In a pinch, the IMF remains an option. With nearly 80 countries now requesting its help, the IMF has pledged to vastly step up emergency finance, and it stands ready to deploy all its $1-trillion lending capacity.

Eventually, the outbreak will blow over. Capital Economics chief economist Neil Shearing expects that most economies will resume their pre-crisis growth paths within a year or two, albeit with some permanent loss of output.

What it means:

Ramaphosa has struck the right balance between containment and support measures with a well-targeted package in keeping with SA’s fiscal constraints

However, this assumes that governments stand behind otherwise solvent firms and the banks; consumers and businesses recover their "animal spirits"; and bond markets tolerate higher debt burdens.
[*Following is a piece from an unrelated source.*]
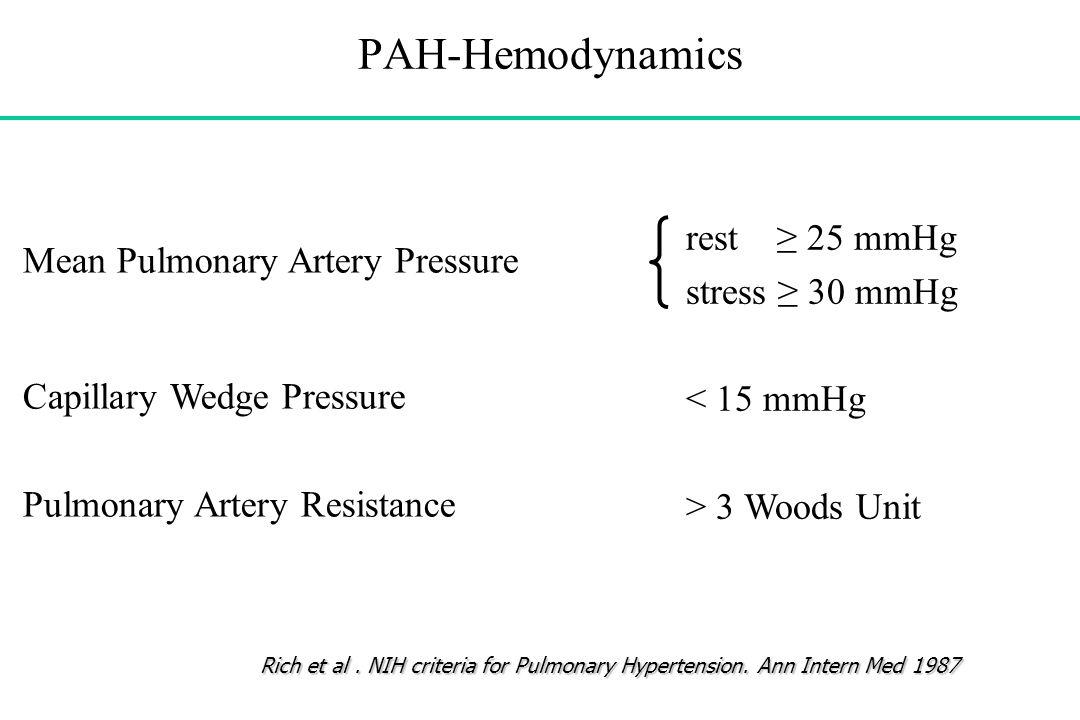 PAH-Hemodynamics Rich et al. NIH criteria for Pulmonary Hypertension. Ann Intern Med 1987 Capillary Wedge Pressure Pulmonary Artery Resistance rest 25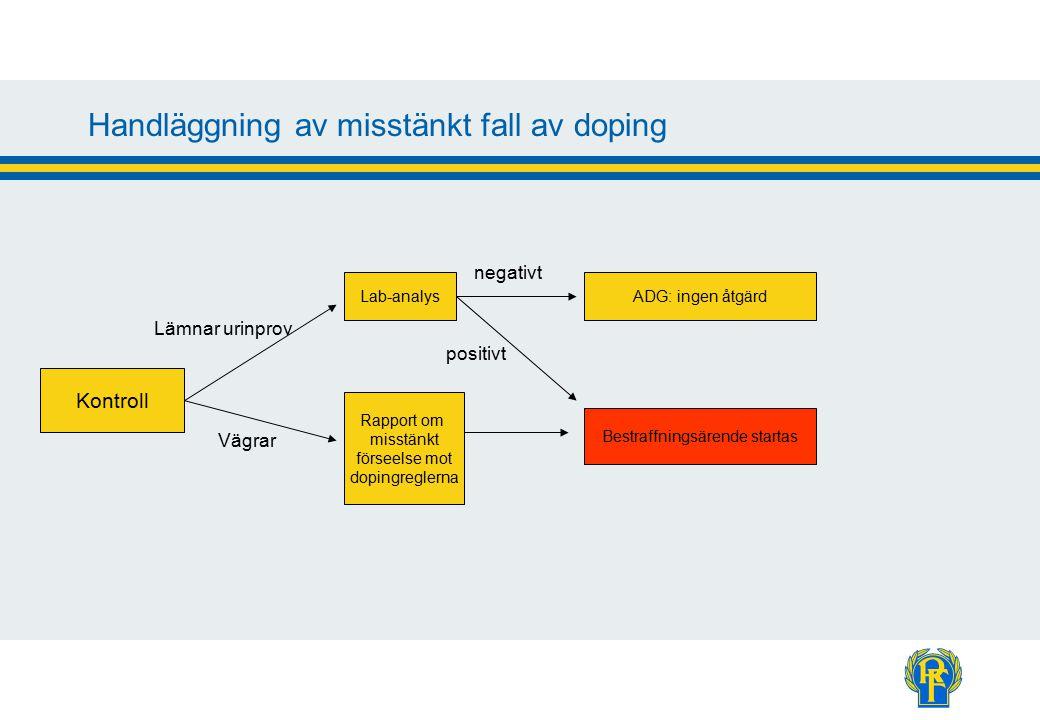 Handläggning av misstänkt fall av doping Kontroll Lämnar urinprov Vägrar Lab-analys Rapport om misstänkt förseelse mot dopingreglerna positivt negativt ADG: ingen åtgärd Bestraffningsärende startas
"If any of these conditions do not hold, or if the virus or something like it returns, then it’s likely that economies will settle on a lower path of GDP," he warns.

SA, which was already in a recession and simmering fiscal distress before the virus hit, should brace for a steep economic contraction this year.

Whether growth rebounds sustainably after that depends on whether the government shows the same boldness in instituting pro-growth economic reforms as it has in tackling the virus.

It will have to, since punishing fiscal austerity will be necessary once the crisis fades and the fiscal bill becomes due.

One thing’s for sure — life will never be the same again.